Caregivers reported low levels of values obstruction at baseline and throughout the duration of the study, relative to their patient counterparts. Their report of obstruction over time was highly variable, with a few caregivers reporting overall improvements and others reporting an increase or no change. This might be because being a caregiver itself is a highly aligned values activity for most individuals. It could also be that other measures would better capture caregiver barriers to engaging in caregiving tasks (e.g., insisting that their loved one to eat or move when they are already uncomfortable) or changes in psychological flexibility in this context. This might include, for example, the Caregiver Inventory, which measures self-efficacy for navigating the demands of caring for the patient with cancer in 4 domains: Managing Medical Information, Caring for Care Recipient, Caring for Oneself, and Managing Difficult Interactions/Emotions [45]. An alternative measure of psychological flexibility might also be better suited to capture changes, such as the CompACT [46]. The CompACT has good psychometric properties and subscales that allow for measurement of separate measurement of three facets of psychological flexibility: openness to experience, behavioral awareness and valued action.
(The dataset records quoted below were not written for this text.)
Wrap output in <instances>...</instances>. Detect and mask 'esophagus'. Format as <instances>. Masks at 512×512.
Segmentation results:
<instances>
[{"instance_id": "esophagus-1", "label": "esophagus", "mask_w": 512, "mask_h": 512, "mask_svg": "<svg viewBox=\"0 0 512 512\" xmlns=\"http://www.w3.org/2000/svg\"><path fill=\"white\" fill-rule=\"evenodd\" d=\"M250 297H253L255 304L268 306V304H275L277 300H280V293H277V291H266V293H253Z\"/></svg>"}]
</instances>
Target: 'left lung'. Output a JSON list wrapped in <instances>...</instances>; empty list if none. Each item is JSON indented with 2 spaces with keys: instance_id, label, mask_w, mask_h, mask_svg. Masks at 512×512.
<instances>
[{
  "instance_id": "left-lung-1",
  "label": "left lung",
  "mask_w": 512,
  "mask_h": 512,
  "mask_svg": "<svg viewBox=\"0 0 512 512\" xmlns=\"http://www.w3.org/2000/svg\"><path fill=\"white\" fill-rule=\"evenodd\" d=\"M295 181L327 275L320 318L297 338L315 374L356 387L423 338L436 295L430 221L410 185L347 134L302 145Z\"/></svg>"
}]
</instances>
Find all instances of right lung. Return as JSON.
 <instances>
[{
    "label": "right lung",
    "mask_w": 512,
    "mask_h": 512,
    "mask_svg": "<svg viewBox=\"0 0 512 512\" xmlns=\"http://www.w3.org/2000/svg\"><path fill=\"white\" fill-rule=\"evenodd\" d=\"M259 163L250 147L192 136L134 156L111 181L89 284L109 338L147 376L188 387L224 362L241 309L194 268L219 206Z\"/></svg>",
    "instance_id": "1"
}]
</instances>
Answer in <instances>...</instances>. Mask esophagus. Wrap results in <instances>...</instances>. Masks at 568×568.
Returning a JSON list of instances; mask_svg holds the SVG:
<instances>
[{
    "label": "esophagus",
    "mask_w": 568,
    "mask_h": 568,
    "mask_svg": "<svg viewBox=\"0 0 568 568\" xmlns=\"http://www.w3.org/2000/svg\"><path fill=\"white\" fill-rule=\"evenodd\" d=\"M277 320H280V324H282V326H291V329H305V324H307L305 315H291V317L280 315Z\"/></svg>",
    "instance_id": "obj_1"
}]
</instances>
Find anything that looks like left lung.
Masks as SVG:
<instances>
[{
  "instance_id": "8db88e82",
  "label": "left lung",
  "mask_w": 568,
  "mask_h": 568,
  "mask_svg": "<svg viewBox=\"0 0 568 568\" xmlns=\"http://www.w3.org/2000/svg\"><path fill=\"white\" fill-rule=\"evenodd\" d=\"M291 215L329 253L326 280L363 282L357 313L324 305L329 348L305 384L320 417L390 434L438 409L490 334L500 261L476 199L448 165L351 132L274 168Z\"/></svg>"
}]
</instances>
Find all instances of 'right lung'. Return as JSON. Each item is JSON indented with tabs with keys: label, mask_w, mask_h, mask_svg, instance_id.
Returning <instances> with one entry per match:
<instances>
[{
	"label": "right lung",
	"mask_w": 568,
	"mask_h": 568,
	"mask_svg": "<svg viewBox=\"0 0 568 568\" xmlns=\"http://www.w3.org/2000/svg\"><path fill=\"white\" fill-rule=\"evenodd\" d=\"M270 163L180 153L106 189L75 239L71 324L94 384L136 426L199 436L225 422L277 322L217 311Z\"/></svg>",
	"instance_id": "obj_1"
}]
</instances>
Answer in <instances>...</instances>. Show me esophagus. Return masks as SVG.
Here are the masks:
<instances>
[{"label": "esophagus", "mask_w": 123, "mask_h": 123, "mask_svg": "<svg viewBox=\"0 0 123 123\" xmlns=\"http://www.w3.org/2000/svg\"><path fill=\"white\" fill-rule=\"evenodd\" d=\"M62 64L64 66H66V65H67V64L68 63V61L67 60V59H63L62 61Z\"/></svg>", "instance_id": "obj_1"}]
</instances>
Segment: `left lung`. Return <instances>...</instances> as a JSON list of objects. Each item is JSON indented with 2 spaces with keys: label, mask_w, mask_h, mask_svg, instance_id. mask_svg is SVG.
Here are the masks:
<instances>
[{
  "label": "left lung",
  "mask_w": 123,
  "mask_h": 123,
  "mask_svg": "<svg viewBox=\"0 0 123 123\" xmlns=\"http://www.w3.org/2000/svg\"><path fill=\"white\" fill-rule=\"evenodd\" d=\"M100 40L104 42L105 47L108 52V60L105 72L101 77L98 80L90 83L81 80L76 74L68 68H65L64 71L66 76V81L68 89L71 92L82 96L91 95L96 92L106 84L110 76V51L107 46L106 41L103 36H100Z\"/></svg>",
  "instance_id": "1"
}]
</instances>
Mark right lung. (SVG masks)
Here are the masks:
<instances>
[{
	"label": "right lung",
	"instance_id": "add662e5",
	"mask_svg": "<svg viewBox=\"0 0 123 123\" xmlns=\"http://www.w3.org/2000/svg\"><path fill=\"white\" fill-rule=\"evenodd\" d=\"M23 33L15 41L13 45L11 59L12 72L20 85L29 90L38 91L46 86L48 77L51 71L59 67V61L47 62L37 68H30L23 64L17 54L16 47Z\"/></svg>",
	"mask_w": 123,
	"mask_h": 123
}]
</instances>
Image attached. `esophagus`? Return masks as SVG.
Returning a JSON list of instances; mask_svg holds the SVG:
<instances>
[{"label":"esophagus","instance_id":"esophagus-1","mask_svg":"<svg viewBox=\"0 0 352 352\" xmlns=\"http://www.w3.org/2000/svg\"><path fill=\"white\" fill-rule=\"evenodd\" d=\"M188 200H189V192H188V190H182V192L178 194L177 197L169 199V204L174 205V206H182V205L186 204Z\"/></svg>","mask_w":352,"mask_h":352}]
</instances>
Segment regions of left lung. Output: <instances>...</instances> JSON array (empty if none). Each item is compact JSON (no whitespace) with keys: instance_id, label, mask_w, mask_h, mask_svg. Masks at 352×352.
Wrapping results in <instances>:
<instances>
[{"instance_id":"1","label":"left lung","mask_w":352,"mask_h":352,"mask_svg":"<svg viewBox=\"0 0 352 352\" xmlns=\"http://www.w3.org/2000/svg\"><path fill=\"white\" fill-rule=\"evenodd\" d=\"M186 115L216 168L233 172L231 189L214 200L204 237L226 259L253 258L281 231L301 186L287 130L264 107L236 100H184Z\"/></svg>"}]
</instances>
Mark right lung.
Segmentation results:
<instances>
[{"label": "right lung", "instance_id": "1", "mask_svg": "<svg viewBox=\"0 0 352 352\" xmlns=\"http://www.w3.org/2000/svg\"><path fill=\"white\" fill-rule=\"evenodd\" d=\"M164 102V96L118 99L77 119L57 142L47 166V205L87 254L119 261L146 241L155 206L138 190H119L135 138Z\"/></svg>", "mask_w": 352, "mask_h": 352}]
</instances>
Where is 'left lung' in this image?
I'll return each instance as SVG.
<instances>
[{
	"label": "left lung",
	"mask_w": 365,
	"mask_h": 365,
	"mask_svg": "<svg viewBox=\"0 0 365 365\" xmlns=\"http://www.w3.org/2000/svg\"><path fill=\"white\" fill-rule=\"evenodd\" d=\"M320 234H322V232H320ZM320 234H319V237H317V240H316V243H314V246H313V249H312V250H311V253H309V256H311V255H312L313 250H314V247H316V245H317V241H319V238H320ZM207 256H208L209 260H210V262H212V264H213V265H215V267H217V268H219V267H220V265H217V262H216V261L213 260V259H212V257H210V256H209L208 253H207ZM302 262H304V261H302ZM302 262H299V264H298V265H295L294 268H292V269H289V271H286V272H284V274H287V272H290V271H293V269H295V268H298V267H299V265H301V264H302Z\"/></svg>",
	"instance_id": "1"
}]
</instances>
The current study had challenges that are important for future studies. First, it took longer than expected to recruit participants resulting in truncated baseline timelines for some individuals. This was due to the complexities of transplant (e.g., challenges in determining whether transplant is the optimal treatment plan, finding a donor match) and the burden of treatment. Treatment complexity and burden also made data collection challenging and there was significant missing data. Treatment timelines varied due to realities of transplant, unexpected complications and hospitalizations. Verbal feedback from patients and caregivers also suggested that the optimal timing of the intervention may differ by individuals with some patients and caregivers needing more support prior to transplant and others experiencing greater challenges during the post-transplant period.

Participant selection is also a limitation of the study. While all HCT patients were approached about the study, those who decided to participate may have differed in some way from those who did not decide to participate. The results of the current study may not be generalizable to individuals receiving HCT who declined to participate or who may be in other regions of the United States or other parts of the world with varying health care practices.

In conclusion, study findings suggest that ACTivate is acceptable and feasible with preliminary evidence of improvements in psychological flexibility. The protocol was developed with feedback from HCT patients and caregivers and the health care team, and it was trainable to a second interventionist with limited knowledge of the therapeutic approach. This study suggests that larger well-controlled studies may be warranted.

Future studies should include multimodal assessment of psychological and behavioral processes of change and outcomes and might also explore strategies to match dyads to session schedules or otherwise take a more personalized approach given the variability in treatment trajectory. For example, some individuals experience the most pain, discomfort and distress during pre-transplant conditioning, whereas this occurs 2-weeks post-transplant for others, or even during the months following due to unexpected complications (e.g., infection) or reoccurrence of disease.